QUOTED TEXT:
——————————
The Appeal of Investing in Dividend Stocks
As a growth investor, I’ve never been interested in dividend stocks. In fact, I’ve always thought that dividend stocks were for people that have given up on trying to make big returns in the stock market. Well, given the lack of performance of growth stocks over the past decade, I’ve started to reconsider. So, in this article I’ll make a case for why dividend stocks are good investments. However, first I’ll go over the reasons that I have personally shunned dividend stocks.
Why I Don’t Like Dividend Stocks
Generally, a fast growing company needs to put all of its cash flow back into its business to fund future growth or make acquisitions. These reinvestments of capital are what usually keeps the company and the stock growing rapidly. That means that a company that pays dividends has run out of growth, or cannot find enough good investments for its cash. Therefore, the company decides to pay the cash back to investors. And after all, the reason that we invest in stocks is because they are better investors than us, right? For example, let’s say you have $100,000 to invest. You can either start your own business or invest it in an established business (through stock). Most people choose to invest in a business that is already established. You can do so easily by buying stock. The reason you buy stock in a company is because the business is growing and you believe the value of the stock will go up along with the growth. So, in essence, you give your money to a company to manage for you and invest in their company. So, when looking at it this way, why would you want that company to give you part of your money back? I mean, didn’t you give it to them to invest? By paying out dividends, a company is foregoing growth. That is the key reason that I have always shunned dividend stocks. However, there is also a case to be made in favor of dividend stocks.
Why Dividend Stocks Can Be Good Investments
Generally speaking, I still agree with the reasons above against dividend stocks, however, there are hundreds of dividend paying stocks that are still growing rapidly. It is these growth / dividend stocks that I find appealing and here are some reasons why.
First, if you buy a dividend stock that is growing, both your cash flow and your portfolio will grow. Look at a dividend stock like McDonalds (ticker MCD). Ten years ago the stock was at $30 per share and they paid a 23 cent dividend. Over a ten year period, their dividend rose over 1,000% to $2.80 per share and their stock has more than tripled. If you had bought a thousand shares of stock ten years ago you would have paid $30,000. Today, the stock value would be nearly $100,000 and you would be earning almost $3,000 per year in dividends. Furthermore, you would have recieved over $13 per share in dividend payments, which would be the equivalent of $13,000!
——————————
Records from a collection:
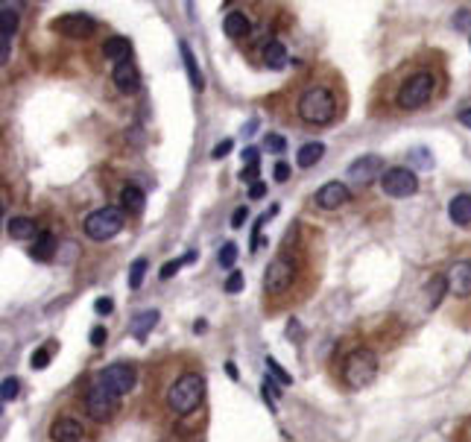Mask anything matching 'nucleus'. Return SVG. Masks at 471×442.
Masks as SVG:
<instances>
[{
    "mask_svg": "<svg viewBox=\"0 0 471 442\" xmlns=\"http://www.w3.org/2000/svg\"><path fill=\"white\" fill-rule=\"evenodd\" d=\"M299 226L287 231L281 240L278 255L269 261L264 272V305L276 314L281 307L302 302V296L313 287V272H311V252L299 243Z\"/></svg>",
    "mask_w": 471,
    "mask_h": 442,
    "instance_id": "1",
    "label": "nucleus"
},
{
    "mask_svg": "<svg viewBox=\"0 0 471 442\" xmlns=\"http://www.w3.org/2000/svg\"><path fill=\"white\" fill-rule=\"evenodd\" d=\"M392 82V106L398 112H419L431 106L445 88L442 65L433 62H404L401 68L389 76Z\"/></svg>",
    "mask_w": 471,
    "mask_h": 442,
    "instance_id": "2",
    "label": "nucleus"
},
{
    "mask_svg": "<svg viewBox=\"0 0 471 442\" xmlns=\"http://www.w3.org/2000/svg\"><path fill=\"white\" fill-rule=\"evenodd\" d=\"M343 108L346 94L331 71L316 73L311 82L302 85L299 97H295V117L308 126H331L343 115Z\"/></svg>",
    "mask_w": 471,
    "mask_h": 442,
    "instance_id": "3",
    "label": "nucleus"
},
{
    "mask_svg": "<svg viewBox=\"0 0 471 442\" xmlns=\"http://www.w3.org/2000/svg\"><path fill=\"white\" fill-rule=\"evenodd\" d=\"M164 410H167L170 416L176 419H184L196 413L205 402V378L202 372L196 369H182L176 372V378H170L167 384H164Z\"/></svg>",
    "mask_w": 471,
    "mask_h": 442,
    "instance_id": "4",
    "label": "nucleus"
},
{
    "mask_svg": "<svg viewBox=\"0 0 471 442\" xmlns=\"http://www.w3.org/2000/svg\"><path fill=\"white\" fill-rule=\"evenodd\" d=\"M378 369H381V363H378L375 351L354 349V351H348V358L343 360V367H339V378H343L348 390H363V386H369L378 378Z\"/></svg>",
    "mask_w": 471,
    "mask_h": 442,
    "instance_id": "5",
    "label": "nucleus"
},
{
    "mask_svg": "<svg viewBox=\"0 0 471 442\" xmlns=\"http://www.w3.org/2000/svg\"><path fill=\"white\" fill-rule=\"evenodd\" d=\"M85 235L91 240L103 243V240H112L114 235H120V229H123V208H114V205H106V208H97L85 217Z\"/></svg>",
    "mask_w": 471,
    "mask_h": 442,
    "instance_id": "6",
    "label": "nucleus"
},
{
    "mask_svg": "<svg viewBox=\"0 0 471 442\" xmlns=\"http://www.w3.org/2000/svg\"><path fill=\"white\" fill-rule=\"evenodd\" d=\"M85 413H88L94 422H112V416L117 413V395L97 381L94 386H88V393H85Z\"/></svg>",
    "mask_w": 471,
    "mask_h": 442,
    "instance_id": "7",
    "label": "nucleus"
},
{
    "mask_svg": "<svg viewBox=\"0 0 471 442\" xmlns=\"http://www.w3.org/2000/svg\"><path fill=\"white\" fill-rule=\"evenodd\" d=\"M381 191L392 196V200H407L419 191V179H415V170L410 167H389L381 176Z\"/></svg>",
    "mask_w": 471,
    "mask_h": 442,
    "instance_id": "8",
    "label": "nucleus"
},
{
    "mask_svg": "<svg viewBox=\"0 0 471 442\" xmlns=\"http://www.w3.org/2000/svg\"><path fill=\"white\" fill-rule=\"evenodd\" d=\"M135 378H138V372H135V363H126V360H117L112 363V367H106L100 372V381L103 386H108L117 399L120 395H126V393H132V386H135Z\"/></svg>",
    "mask_w": 471,
    "mask_h": 442,
    "instance_id": "9",
    "label": "nucleus"
},
{
    "mask_svg": "<svg viewBox=\"0 0 471 442\" xmlns=\"http://www.w3.org/2000/svg\"><path fill=\"white\" fill-rule=\"evenodd\" d=\"M53 32H59L64 38H73V41H85L97 32V21L85 12H68L53 21Z\"/></svg>",
    "mask_w": 471,
    "mask_h": 442,
    "instance_id": "10",
    "label": "nucleus"
},
{
    "mask_svg": "<svg viewBox=\"0 0 471 442\" xmlns=\"http://www.w3.org/2000/svg\"><path fill=\"white\" fill-rule=\"evenodd\" d=\"M313 202H316V208H322V211H337V208L352 202V191H348L346 182H325L319 191L313 194Z\"/></svg>",
    "mask_w": 471,
    "mask_h": 442,
    "instance_id": "11",
    "label": "nucleus"
},
{
    "mask_svg": "<svg viewBox=\"0 0 471 442\" xmlns=\"http://www.w3.org/2000/svg\"><path fill=\"white\" fill-rule=\"evenodd\" d=\"M448 279V293L454 299H471V261L468 258H459L454 261L445 272Z\"/></svg>",
    "mask_w": 471,
    "mask_h": 442,
    "instance_id": "12",
    "label": "nucleus"
},
{
    "mask_svg": "<svg viewBox=\"0 0 471 442\" xmlns=\"http://www.w3.org/2000/svg\"><path fill=\"white\" fill-rule=\"evenodd\" d=\"M223 30H226L228 38H234V41H249L252 32H255V24H252V18H249L246 9L240 6V9H232V12L223 18Z\"/></svg>",
    "mask_w": 471,
    "mask_h": 442,
    "instance_id": "13",
    "label": "nucleus"
},
{
    "mask_svg": "<svg viewBox=\"0 0 471 442\" xmlns=\"http://www.w3.org/2000/svg\"><path fill=\"white\" fill-rule=\"evenodd\" d=\"M50 439L53 442H82L85 439V425L73 416H59L50 425Z\"/></svg>",
    "mask_w": 471,
    "mask_h": 442,
    "instance_id": "14",
    "label": "nucleus"
},
{
    "mask_svg": "<svg viewBox=\"0 0 471 442\" xmlns=\"http://www.w3.org/2000/svg\"><path fill=\"white\" fill-rule=\"evenodd\" d=\"M383 159L381 156H360L348 164V179L352 182H372L375 176H383Z\"/></svg>",
    "mask_w": 471,
    "mask_h": 442,
    "instance_id": "15",
    "label": "nucleus"
},
{
    "mask_svg": "<svg viewBox=\"0 0 471 442\" xmlns=\"http://www.w3.org/2000/svg\"><path fill=\"white\" fill-rule=\"evenodd\" d=\"M112 80H114V85H117L123 94H135L138 88H141V73H138V68H135L132 62H120V65H114Z\"/></svg>",
    "mask_w": 471,
    "mask_h": 442,
    "instance_id": "16",
    "label": "nucleus"
},
{
    "mask_svg": "<svg viewBox=\"0 0 471 442\" xmlns=\"http://www.w3.org/2000/svg\"><path fill=\"white\" fill-rule=\"evenodd\" d=\"M258 59H261V65H267L269 71H281L284 65H287V50H284V44H281V41L269 38V41L264 44V47H261Z\"/></svg>",
    "mask_w": 471,
    "mask_h": 442,
    "instance_id": "17",
    "label": "nucleus"
},
{
    "mask_svg": "<svg viewBox=\"0 0 471 442\" xmlns=\"http://www.w3.org/2000/svg\"><path fill=\"white\" fill-rule=\"evenodd\" d=\"M29 255H32V261H50L53 255H56V235L53 231H38L36 235V240H32V246H29Z\"/></svg>",
    "mask_w": 471,
    "mask_h": 442,
    "instance_id": "18",
    "label": "nucleus"
},
{
    "mask_svg": "<svg viewBox=\"0 0 471 442\" xmlns=\"http://www.w3.org/2000/svg\"><path fill=\"white\" fill-rule=\"evenodd\" d=\"M132 53V41H129L126 36H112L103 41V59L108 62H126V56Z\"/></svg>",
    "mask_w": 471,
    "mask_h": 442,
    "instance_id": "19",
    "label": "nucleus"
},
{
    "mask_svg": "<svg viewBox=\"0 0 471 442\" xmlns=\"http://www.w3.org/2000/svg\"><path fill=\"white\" fill-rule=\"evenodd\" d=\"M448 217L457 226H471V194H457L448 202Z\"/></svg>",
    "mask_w": 471,
    "mask_h": 442,
    "instance_id": "20",
    "label": "nucleus"
},
{
    "mask_svg": "<svg viewBox=\"0 0 471 442\" xmlns=\"http://www.w3.org/2000/svg\"><path fill=\"white\" fill-rule=\"evenodd\" d=\"M179 53H182V62H184V71H188L191 85L196 88V91H202V88H205V76L200 71V62H196L193 50L188 47V41H179Z\"/></svg>",
    "mask_w": 471,
    "mask_h": 442,
    "instance_id": "21",
    "label": "nucleus"
},
{
    "mask_svg": "<svg viewBox=\"0 0 471 442\" xmlns=\"http://www.w3.org/2000/svg\"><path fill=\"white\" fill-rule=\"evenodd\" d=\"M156 323H158V311H144V314H138L132 319V325H129V334L144 342L149 337V331L156 328Z\"/></svg>",
    "mask_w": 471,
    "mask_h": 442,
    "instance_id": "22",
    "label": "nucleus"
},
{
    "mask_svg": "<svg viewBox=\"0 0 471 442\" xmlns=\"http://www.w3.org/2000/svg\"><path fill=\"white\" fill-rule=\"evenodd\" d=\"M144 191L141 187H135V185H126L123 191H120V208L123 211H129V214H141L144 211Z\"/></svg>",
    "mask_w": 471,
    "mask_h": 442,
    "instance_id": "23",
    "label": "nucleus"
},
{
    "mask_svg": "<svg viewBox=\"0 0 471 442\" xmlns=\"http://www.w3.org/2000/svg\"><path fill=\"white\" fill-rule=\"evenodd\" d=\"M6 235L12 240H27V237L36 235V223H32L29 217H12L6 223Z\"/></svg>",
    "mask_w": 471,
    "mask_h": 442,
    "instance_id": "24",
    "label": "nucleus"
},
{
    "mask_svg": "<svg viewBox=\"0 0 471 442\" xmlns=\"http://www.w3.org/2000/svg\"><path fill=\"white\" fill-rule=\"evenodd\" d=\"M322 156H325V147L319 141H311V143H304V147L299 150V156H295V159H299V167H313V164L319 161Z\"/></svg>",
    "mask_w": 471,
    "mask_h": 442,
    "instance_id": "25",
    "label": "nucleus"
},
{
    "mask_svg": "<svg viewBox=\"0 0 471 442\" xmlns=\"http://www.w3.org/2000/svg\"><path fill=\"white\" fill-rule=\"evenodd\" d=\"M18 32V12L15 6H3L0 9V36H3V41H9Z\"/></svg>",
    "mask_w": 471,
    "mask_h": 442,
    "instance_id": "26",
    "label": "nucleus"
},
{
    "mask_svg": "<svg viewBox=\"0 0 471 442\" xmlns=\"http://www.w3.org/2000/svg\"><path fill=\"white\" fill-rule=\"evenodd\" d=\"M445 293H448V279H445V275H433L431 290H427V307H431V311H436Z\"/></svg>",
    "mask_w": 471,
    "mask_h": 442,
    "instance_id": "27",
    "label": "nucleus"
},
{
    "mask_svg": "<svg viewBox=\"0 0 471 442\" xmlns=\"http://www.w3.org/2000/svg\"><path fill=\"white\" fill-rule=\"evenodd\" d=\"M147 267H149L147 258H135V261H132V267H129V287H132V290H138V287L144 284Z\"/></svg>",
    "mask_w": 471,
    "mask_h": 442,
    "instance_id": "28",
    "label": "nucleus"
},
{
    "mask_svg": "<svg viewBox=\"0 0 471 442\" xmlns=\"http://www.w3.org/2000/svg\"><path fill=\"white\" fill-rule=\"evenodd\" d=\"M56 346H59V342H53V340L47 342V346H41V349L36 351V355H32V360H29V363H32V369H45L47 363H50L53 349H56Z\"/></svg>",
    "mask_w": 471,
    "mask_h": 442,
    "instance_id": "29",
    "label": "nucleus"
},
{
    "mask_svg": "<svg viewBox=\"0 0 471 442\" xmlns=\"http://www.w3.org/2000/svg\"><path fill=\"white\" fill-rule=\"evenodd\" d=\"M191 261H196V252H188V255L179 258V261H167V264L161 267V279H164V281L173 279V275H176V272L182 270V264H191Z\"/></svg>",
    "mask_w": 471,
    "mask_h": 442,
    "instance_id": "30",
    "label": "nucleus"
},
{
    "mask_svg": "<svg viewBox=\"0 0 471 442\" xmlns=\"http://www.w3.org/2000/svg\"><path fill=\"white\" fill-rule=\"evenodd\" d=\"M267 369H269V375H276V378L284 384V386H290L293 384V378H290V372H284V367L276 360V358H267Z\"/></svg>",
    "mask_w": 471,
    "mask_h": 442,
    "instance_id": "31",
    "label": "nucleus"
},
{
    "mask_svg": "<svg viewBox=\"0 0 471 442\" xmlns=\"http://www.w3.org/2000/svg\"><path fill=\"white\" fill-rule=\"evenodd\" d=\"M217 261H220V267H223V270L232 267V264L237 261V246H234V243H226V246L220 249V255H217Z\"/></svg>",
    "mask_w": 471,
    "mask_h": 442,
    "instance_id": "32",
    "label": "nucleus"
},
{
    "mask_svg": "<svg viewBox=\"0 0 471 442\" xmlns=\"http://www.w3.org/2000/svg\"><path fill=\"white\" fill-rule=\"evenodd\" d=\"M18 390H21V381H18V378H6L3 384H0L3 402H15V399H18Z\"/></svg>",
    "mask_w": 471,
    "mask_h": 442,
    "instance_id": "33",
    "label": "nucleus"
},
{
    "mask_svg": "<svg viewBox=\"0 0 471 442\" xmlns=\"http://www.w3.org/2000/svg\"><path fill=\"white\" fill-rule=\"evenodd\" d=\"M243 284H246L243 272H232V275H228V279H226L223 290H226V293H240V290H243Z\"/></svg>",
    "mask_w": 471,
    "mask_h": 442,
    "instance_id": "34",
    "label": "nucleus"
},
{
    "mask_svg": "<svg viewBox=\"0 0 471 442\" xmlns=\"http://www.w3.org/2000/svg\"><path fill=\"white\" fill-rule=\"evenodd\" d=\"M413 161L419 164V167H424V170H431V167H433V156H431V150H413Z\"/></svg>",
    "mask_w": 471,
    "mask_h": 442,
    "instance_id": "35",
    "label": "nucleus"
},
{
    "mask_svg": "<svg viewBox=\"0 0 471 442\" xmlns=\"http://www.w3.org/2000/svg\"><path fill=\"white\" fill-rule=\"evenodd\" d=\"M88 340H91V346H94V349H100L103 342L108 340V331H106L103 325H97V328H91V337H88Z\"/></svg>",
    "mask_w": 471,
    "mask_h": 442,
    "instance_id": "36",
    "label": "nucleus"
},
{
    "mask_svg": "<svg viewBox=\"0 0 471 442\" xmlns=\"http://www.w3.org/2000/svg\"><path fill=\"white\" fill-rule=\"evenodd\" d=\"M94 311H97V314H103V316H108V314L114 311V302L108 299V296H103V299H97V302H94Z\"/></svg>",
    "mask_w": 471,
    "mask_h": 442,
    "instance_id": "37",
    "label": "nucleus"
},
{
    "mask_svg": "<svg viewBox=\"0 0 471 442\" xmlns=\"http://www.w3.org/2000/svg\"><path fill=\"white\" fill-rule=\"evenodd\" d=\"M284 147H287V141H284L281 135H267V150L269 152H284Z\"/></svg>",
    "mask_w": 471,
    "mask_h": 442,
    "instance_id": "38",
    "label": "nucleus"
},
{
    "mask_svg": "<svg viewBox=\"0 0 471 442\" xmlns=\"http://www.w3.org/2000/svg\"><path fill=\"white\" fill-rule=\"evenodd\" d=\"M272 176H276V182H287L290 179V164L287 161H278L276 170H272Z\"/></svg>",
    "mask_w": 471,
    "mask_h": 442,
    "instance_id": "39",
    "label": "nucleus"
},
{
    "mask_svg": "<svg viewBox=\"0 0 471 442\" xmlns=\"http://www.w3.org/2000/svg\"><path fill=\"white\" fill-rule=\"evenodd\" d=\"M246 217H249V208H246V205H240L237 211L232 214V229H240V226H243V223H246Z\"/></svg>",
    "mask_w": 471,
    "mask_h": 442,
    "instance_id": "40",
    "label": "nucleus"
},
{
    "mask_svg": "<svg viewBox=\"0 0 471 442\" xmlns=\"http://www.w3.org/2000/svg\"><path fill=\"white\" fill-rule=\"evenodd\" d=\"M228 152H232V141H223V143H217V147L211 150V159L220 161L223 156H228Z\"/></svg>",
    "mask_w": 471,
    "mask_h": 442,
    "instance_id": "41",
    "label": "nucleus"
},
{
    "mask_svg": "<svg viewBox=\"0 0 471 442\" xmlns=\"http://www.w3.org/2000/svg\"><path fill=\"white\" fill-rule=\"evenodd\" d=\"M240 179H243V182H255L258 179V164H246V167L240 170Z\"/></svg>",
    "mask_w": 471,
    "mask_h": 442,
    "instance_id": "42",
    "label": "nucleus"
},
{
    "mask_svg": "<svg viewBox=\"0 0 471 442\" xmlns=\"http://www.w3.org/2000/svg\"><path fill=\"white\" fill-rule=\"evenodd\" d=\"M264 194H267V182H255L249 187V200H261Z\"/></svg>",
    "mask_w": 471,
    "mask_h": 442,
    "instance_id": "43",
    "label": "nucleus"
},
{
    "mask_svg": "<svg viewBox=\"0 0 471 442\" xmlns=\"http://www.w3.org/2000/svg\"><path fill=\"white\" fill-rule=\"evenodd\" d=\"M459 442H471V416L463 422V428H459Z\"/></svg>",
    "mask_w": 471,
    "mask_h": 442,
    "instance_id": "44",
    "label": "nucleus"
},
{
    "mask_svg": "<svg viewBox=\"0 0 471 442\" xmlns=\"http://www.w3.org/2000/svg\"><path fill=\"white\" fill-rule=\"evenodd\" d=\"M457 27H459V30H468V27H471V15L466 12V9L457 15Z\"/></svg>",
    "mask_w": 471,
    "mask_h": 442,
    "instance_id": "45",
    "label": "nucleus"
},
{
    "mask_svg": "<svg viewBox=\"0 0 471 442\" xmlns=\"http://www.w3.org/2000/svg\"><path fill=\"white\" fill-rule=\"evenodd\" d=\"M243 161H246V164H258V147H249V150L243 152Z\"/></svg>",
    "mask_w": 471,
    "mask_h": 442,
    "instance_id": "46",
    "label": "nucleus"
},
{
    "mask_svg": "<svg viewBox=\"0 0 471 442\" xmlns=\"http://www.w3.org/2000/svg\"><path fill=\"white\" fill-rule=\"evenodd\" d=\"M459 124L471 129V108H463V112H459Z\"/></svg>",
    "mask_w": 471,
    "mask_h": 442,
    "instance_id": "47",
    "label": "nucleus"
}]
</instances>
——————————
TASKS TO COMPLETE:
1. According to the dividend stocks article, how much was the McDonald's dividend ten years earlier?
2. Reproduce the stretch of the listing from its start through the line containing "108L346 94L331 71L316", with both ends included. Leave the pictures out of your reply.

FINAL RESULTS:
1. 23 cents per share.

2.
Mask anything matching 'nucleus'. Return SVG. Masks at 471×442.
Masks as SVG:
<instances>
[{
    "mask_svg": "<svg viewBox=\"0 0 471 442\" xmlns=\"http://www.w3.org/2000/svg\"><path fill=\"white\" fill-rule=\"evenodd\" d=\"M299 226L287 231L281 240L278 255L269 261L264 272V305L276 314L281 307L302 302V296L313 287V272H311V252L299 243Z\"/></svg>",
    "mask_w": 471,
    "mask_h": 442,
    "instance_id": "1",
    "label": "nucleus"
},
{
    "mask_svg": "<svg viewBox=\"0 0 471 442\" xmlns=\"http://www.w3.org/2000/svg\"><path fill=\"white\" fill-rule=\"evenodd\" d=\"M392 82V106L398 112H419L431 106L445 88L442 65L433 62H404L401 68L389 76Z\"/></svg>",
    "mask_w": 471,
    "mask_h": 442,
    "instance_id": "2",
    "label": "nucleus"
},
{
    "mask_svg": "<svg viewBox=\"0 0 471 442\" xmlns=\"http://www.w3.org/2000/svg\"><path fill=\"white\" fill-rule=\"evenodd\" d=\"M343 108L346 94L331 71L316 73L311 82L302 85L299 97H295V117L308 126H331L343 115Z\"/></svg>",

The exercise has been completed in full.